Elasticsearch first writes your updates to the primary shard and then sends this change to all the replica shards. An uncommon issue can occur if multiple users of your Elasticsearch-based application make updates to existing documents in the same index. In this situation, another user can read and update a document from a replica before it receives your update from the primary shard. Your update operation then ends up updating an older version of the document. In the best case, you and the other user make the same changes, and the document remains accurate.

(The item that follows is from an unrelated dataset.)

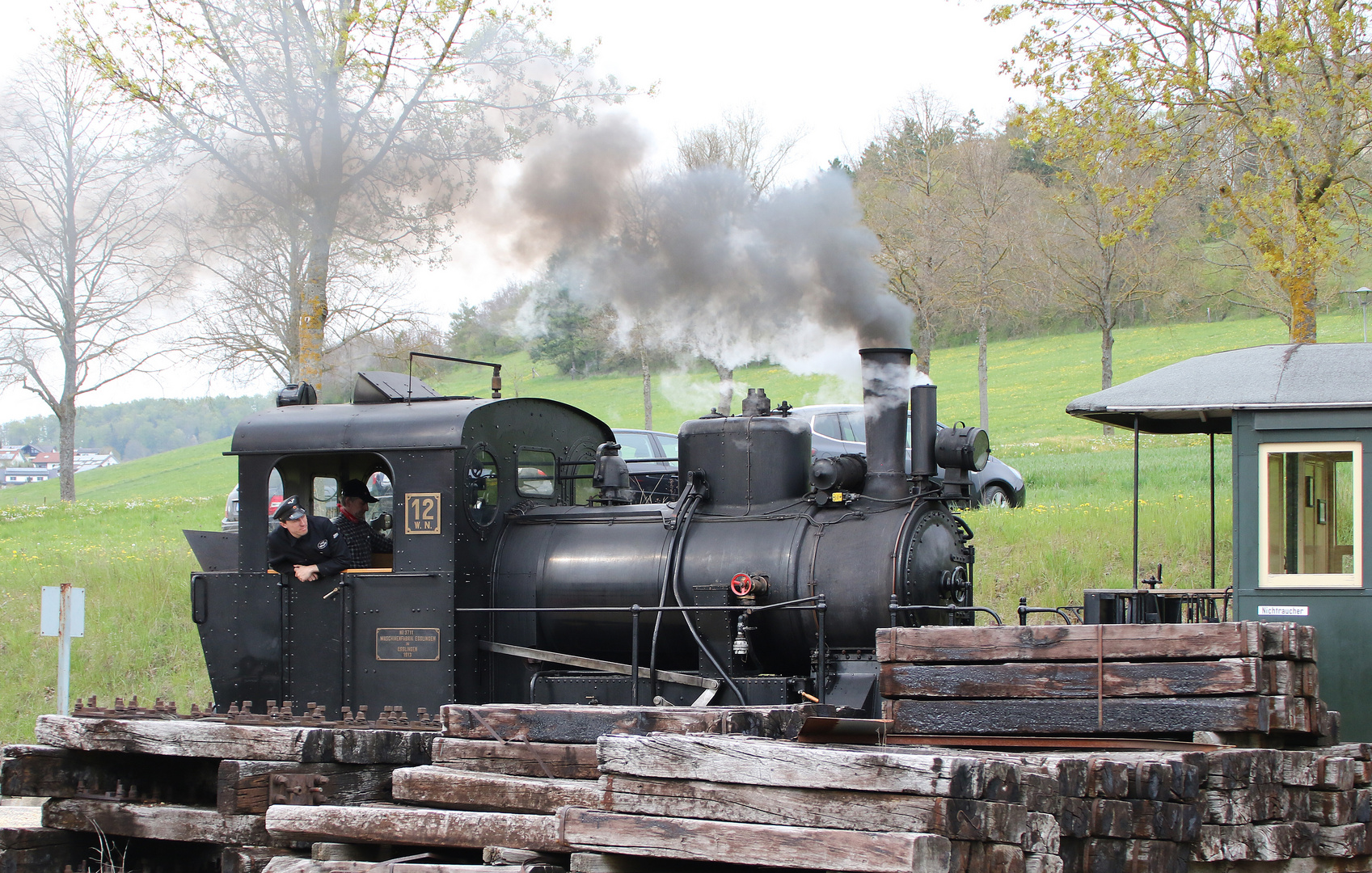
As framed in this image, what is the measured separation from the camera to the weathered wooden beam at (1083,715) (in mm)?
5312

In the worst case, the document now contains out-of-date information.

To prevent this situation, use the _seq_no and _primary_term values in the request header:

POST movies/_update/2?if_seq_no=3&if_primary_term=1
{
  "doc": {
    "title": "Castle in the Sky",
    "genre": ["Animation", "Fantasy"]
  }
}

If the document is updated after we retrieved it, the _seq_no and _primary_term values are different and our update operation fails with a 409 — Conflict error.

When using the _bulk API, specify the _seq_no and _primary_term values within the action metadata.

Delete data

To delete a document from an index, use a DELETE request:

DELETE movies/_doc/1

The DELETE operation increments the _version field. If you add the document back to the same ID, the _version field increments again. This behavior occurs because Elasticsearch deletes the document _source, but retains its metadata.